-- Passage shown --
- Opening Delimiter -

The Fossati (Tunnel) mine was a drift mine one and one-half miles south of Camino. It was active intermittently in 1930-36 when two channels of the ancient (Tertiary) South Fork of the American River, the lower being 25 to 200 feet wide, were developed by numerous adits and raises.
The Fraction quartz mine consisted of 5.57 acres on the Mother Lode, just north of Weber Creek and two miles South of Placerville.
The Francis Adams was a lode gold mine on 17 acres of the Mother Lode two miles south of Kelsey, near the South Fork of the American River.
The Francis M. McCommas placer claim consisted of 20 acres on Camp Creek, one mile south of Pleasant Valley.
Two and one-half miles northeast of Placerville was the Franklin (Tockey) mine, a placer gold drift mine on 80 acres that was active around 1896 and again in 1907. On a Tertiary channel of the South Fork of the American River, it was developed by a 1400-foot drift in the channel. The gold bearing gravel, once removed, was treated in a 10-stamp mill and then run through a 100-foot sluice.
The Frederick Bendfeldt claim was a placer claim consisting of 80 acres on and near Hangtown Creek at Smith Flat.
The Freeman mine was a chromite mine four miles southeast of Latrobe. In 1918, 40 tons of ore was removed from a chromite lens in serpentine by means of an open cut.
The Fred Irwin was the name of a placer mine two miles south of Kelsey, near the South Fork of the American River.
The Fremont Tunnel was the name of a placer mine on 40 acres northeast of Smith Flat.
The French (Nagler) mine was a seam gold mine just west of the town of Greenwood. Active prior to 1874 and again during the 1890s, it produced more than a half-million dollars in gold. The zone of quartz seams was up to 200 feet wide and worked by two methods: hydraulicking in a pit 80 feet deep and 600 feet long, and a shallow shaft. A second French mine was a placer mine consisting of 20 acres on Sapiago Creek, three miles southeast of Omo Ranch.

- Closing Delimiter -

-- Information provided --
- Opening Delimiter -

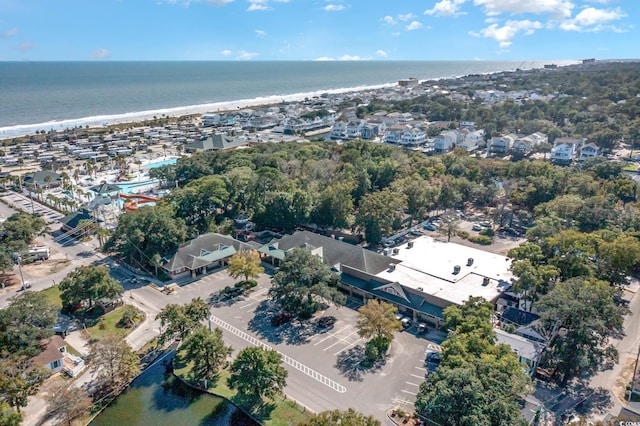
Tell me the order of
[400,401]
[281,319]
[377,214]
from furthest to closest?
1. [377,214]
2. [281,319]
3. [400,401]

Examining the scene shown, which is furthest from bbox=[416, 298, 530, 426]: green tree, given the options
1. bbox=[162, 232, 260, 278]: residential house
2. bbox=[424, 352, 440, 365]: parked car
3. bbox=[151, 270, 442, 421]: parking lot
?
bbox=[162, 232, 260, 278]: residential house

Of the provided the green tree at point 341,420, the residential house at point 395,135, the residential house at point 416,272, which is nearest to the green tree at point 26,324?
the residential house at point 416,272

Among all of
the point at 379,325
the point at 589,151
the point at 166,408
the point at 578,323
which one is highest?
the point at 589,151

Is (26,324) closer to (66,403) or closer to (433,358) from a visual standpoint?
(66,403)

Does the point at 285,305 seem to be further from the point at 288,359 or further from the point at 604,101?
the point at 604,101

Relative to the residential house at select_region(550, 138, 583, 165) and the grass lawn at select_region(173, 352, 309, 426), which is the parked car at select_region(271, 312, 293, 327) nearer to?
the grass lawn at select_region(173, 352, 309, 426)

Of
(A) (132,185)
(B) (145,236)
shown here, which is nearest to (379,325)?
(B) (145,236)

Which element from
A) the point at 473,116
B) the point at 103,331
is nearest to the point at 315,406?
the point at 103,331
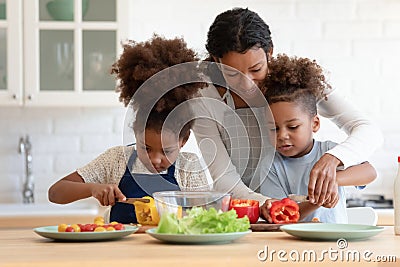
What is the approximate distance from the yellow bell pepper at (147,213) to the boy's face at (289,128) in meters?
0.54

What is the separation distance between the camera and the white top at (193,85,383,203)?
7.20ft

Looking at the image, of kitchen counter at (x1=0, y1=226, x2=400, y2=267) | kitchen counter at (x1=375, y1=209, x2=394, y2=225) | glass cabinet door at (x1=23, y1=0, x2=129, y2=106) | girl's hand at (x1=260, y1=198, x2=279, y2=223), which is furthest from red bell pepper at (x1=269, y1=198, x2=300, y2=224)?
glass cabinet door at (x1=23, y1=0, x2=129, y2=106)

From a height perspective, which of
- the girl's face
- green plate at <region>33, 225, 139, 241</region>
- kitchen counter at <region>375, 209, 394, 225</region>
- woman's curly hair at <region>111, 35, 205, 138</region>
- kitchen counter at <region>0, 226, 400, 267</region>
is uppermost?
woman's curly hair at <region>111, 35, 205, 138</region>

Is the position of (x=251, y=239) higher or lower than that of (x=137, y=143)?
lower

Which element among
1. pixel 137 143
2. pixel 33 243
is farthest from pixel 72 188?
pixel 33 243

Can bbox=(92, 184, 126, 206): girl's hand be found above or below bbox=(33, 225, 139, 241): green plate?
above

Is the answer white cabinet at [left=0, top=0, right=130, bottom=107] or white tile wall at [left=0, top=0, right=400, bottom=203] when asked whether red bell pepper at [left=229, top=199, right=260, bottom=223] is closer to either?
white cabinet at [left=0, top=0, right=130, bottom=107]

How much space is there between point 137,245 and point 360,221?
3.55 ft

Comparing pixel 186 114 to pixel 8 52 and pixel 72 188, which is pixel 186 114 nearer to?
pixel 72 188

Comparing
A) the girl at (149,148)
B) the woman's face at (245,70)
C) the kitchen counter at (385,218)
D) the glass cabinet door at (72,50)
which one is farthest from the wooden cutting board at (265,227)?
the glass cabinet door at (72,50)

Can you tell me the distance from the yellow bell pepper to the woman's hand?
1.36 ft

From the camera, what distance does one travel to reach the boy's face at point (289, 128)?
7.59ft

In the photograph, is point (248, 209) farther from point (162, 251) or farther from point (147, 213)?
point (162, 251)

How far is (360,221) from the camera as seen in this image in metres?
2.45
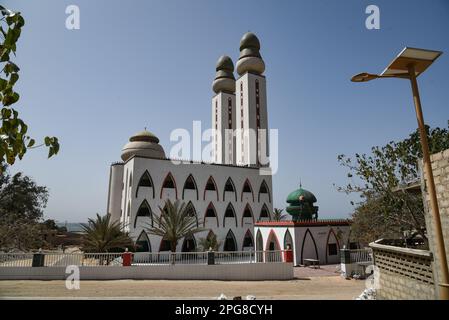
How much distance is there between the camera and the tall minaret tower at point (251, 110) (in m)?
39.1

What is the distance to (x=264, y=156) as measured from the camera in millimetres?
38938

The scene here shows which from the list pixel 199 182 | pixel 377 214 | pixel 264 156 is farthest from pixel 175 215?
pixel 264 156

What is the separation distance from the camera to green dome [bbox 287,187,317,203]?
26.2 meters

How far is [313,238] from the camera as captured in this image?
23.0 metres

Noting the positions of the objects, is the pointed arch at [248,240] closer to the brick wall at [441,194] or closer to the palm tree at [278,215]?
the palm tree at [278,215]

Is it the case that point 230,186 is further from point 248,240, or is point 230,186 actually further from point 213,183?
point 248,240

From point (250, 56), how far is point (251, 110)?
31.7 ft

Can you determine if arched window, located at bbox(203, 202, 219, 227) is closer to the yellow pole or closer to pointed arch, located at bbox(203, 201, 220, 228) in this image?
pointed arch, located at bbox(203, 201, 220, 228)

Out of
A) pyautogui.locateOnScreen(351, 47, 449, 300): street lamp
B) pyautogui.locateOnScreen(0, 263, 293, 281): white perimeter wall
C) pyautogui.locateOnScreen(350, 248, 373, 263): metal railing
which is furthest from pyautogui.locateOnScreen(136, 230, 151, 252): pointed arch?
pyautogui.locateOnScreen(351, 47, 449, 300): street lamp

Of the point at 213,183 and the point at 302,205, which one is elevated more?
the point at 213,183

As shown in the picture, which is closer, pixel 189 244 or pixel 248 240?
pixel 189 244

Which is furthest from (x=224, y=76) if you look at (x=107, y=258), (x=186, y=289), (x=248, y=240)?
(x=186, y=289)
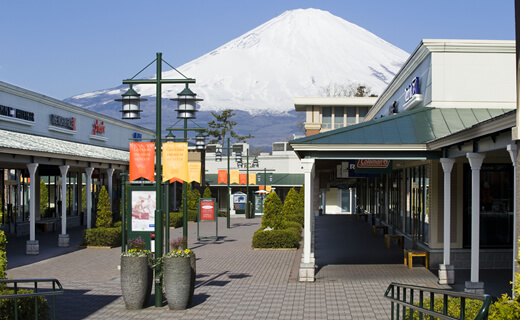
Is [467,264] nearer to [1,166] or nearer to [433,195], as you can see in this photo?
[433,195]

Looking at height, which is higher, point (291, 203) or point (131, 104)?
point (131, 104)

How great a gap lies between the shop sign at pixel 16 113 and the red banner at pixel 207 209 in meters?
→ 10.0

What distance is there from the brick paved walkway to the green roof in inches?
145

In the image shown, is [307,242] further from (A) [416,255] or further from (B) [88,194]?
(B) [88,194]

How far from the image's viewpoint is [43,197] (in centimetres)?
4181

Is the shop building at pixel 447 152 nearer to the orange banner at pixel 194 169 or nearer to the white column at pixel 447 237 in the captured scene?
the white column at pixel 447 237

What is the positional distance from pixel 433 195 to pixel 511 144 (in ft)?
25.4

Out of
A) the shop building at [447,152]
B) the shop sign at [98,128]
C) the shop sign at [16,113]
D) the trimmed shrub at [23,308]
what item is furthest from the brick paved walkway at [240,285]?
the shop sign at [98,128]

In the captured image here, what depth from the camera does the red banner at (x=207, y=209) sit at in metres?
32.9

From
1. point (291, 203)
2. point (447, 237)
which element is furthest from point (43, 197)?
point (447, 237)

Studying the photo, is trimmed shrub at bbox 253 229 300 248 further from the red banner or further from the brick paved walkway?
the red banner

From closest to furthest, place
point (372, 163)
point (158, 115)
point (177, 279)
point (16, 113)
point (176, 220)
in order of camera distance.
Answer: point (177, 279)
point (158, 115)
point (372, 163)
point (16, 113)
point (176, 220)

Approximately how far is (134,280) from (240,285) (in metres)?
4.12

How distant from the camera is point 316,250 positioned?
2581 cm
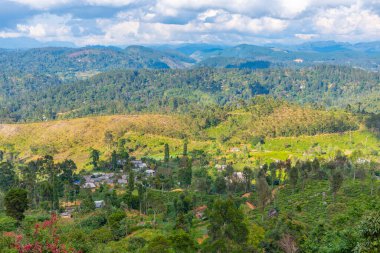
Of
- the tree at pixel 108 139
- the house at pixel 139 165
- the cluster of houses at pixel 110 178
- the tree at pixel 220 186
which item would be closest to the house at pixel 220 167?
the cluster of houses at pixel 110 178

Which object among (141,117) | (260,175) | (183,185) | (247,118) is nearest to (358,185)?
(260,175)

- Closing Delimiter -

-- Study questions --
**a.** Answer these from the mine entries:
(i) How many acres did the Fraction quartz mine consist of?
(ii) In what year were 40 tons of ore removed at the Freeman mine?
(iii) How deep was the hydraulic pit at the French (Nagler) mine?
**b.** Rewrite the mine entries from "The Freeman mine" up to and including "of Smith Flat.", changing "open cut" to "open pit".
**c.** Extend the mine entries past their final sentence.

-- Answers by task --
**a.**
(i) 5.57 acres
(ii) 1918
(iii) 80 feet

**b.**
The Freeman mine was a chromite mine four miles southeast of Latrobe. In 1918, 40 tons of ore was removed from a chromite lens in serpentine by means of an open pit.
The Fred Irwin was the name of a placer mine two miles south of Kelsey, near the South Fork of the American River.
The Fremont Tunnel was the name of a placer mine on 40 acres northeast of Smith Flat.

**c.**
A gold dredge known as the French Corral Dredge operated a dragline at Brown’s Bar on the Middle Fork of the American River in 1946. This area, the boundary between El Dorado and Placer County, was very rich and heavily mined during the early days of the Gold Rush.
The French Creek mine was located three and one-half miles northeast of Latrobe. Opened in 1953, it was one of the newer lode gold mines in El Dorado County. By 1956, the latest information we have on this mine, a 30-foot inclined shaft had been developed. The ore body, which averaged 20 feet in width and extended for some 300 feet, contained both free gold and auriferous (gold containing) pyrite. The ore assay varied widely, from $2.80 to $60 of gold per ton, averaging $20 to $30.
One mile southwest of Spanish Dry Diggings was a seam gold mine know as the French Hill mine. Active around 1894, it was mined in open cuts and the material treated first in a 10-stamp mill and then in an 800-foot sluice. It was also developed by a 100-foot shaft and a 100-foot adit. At one time the property was also prospected for asbestos, but no records exist of any significant mining of that material that might have occurred.
The French Ravine hydraulic claim consisted of 90 acres on the South Fork of Weber Creek, just north of Newtown.
The curiously named Frog Pond and Marigold Consolidated mine was a lode gold mine one-half mile northwest of Garden Valley. Active intermittently from 1914-1927, it was developed by a 60-foot shaft and several drifts. The ore was treated on-site in a 2-stamp mill.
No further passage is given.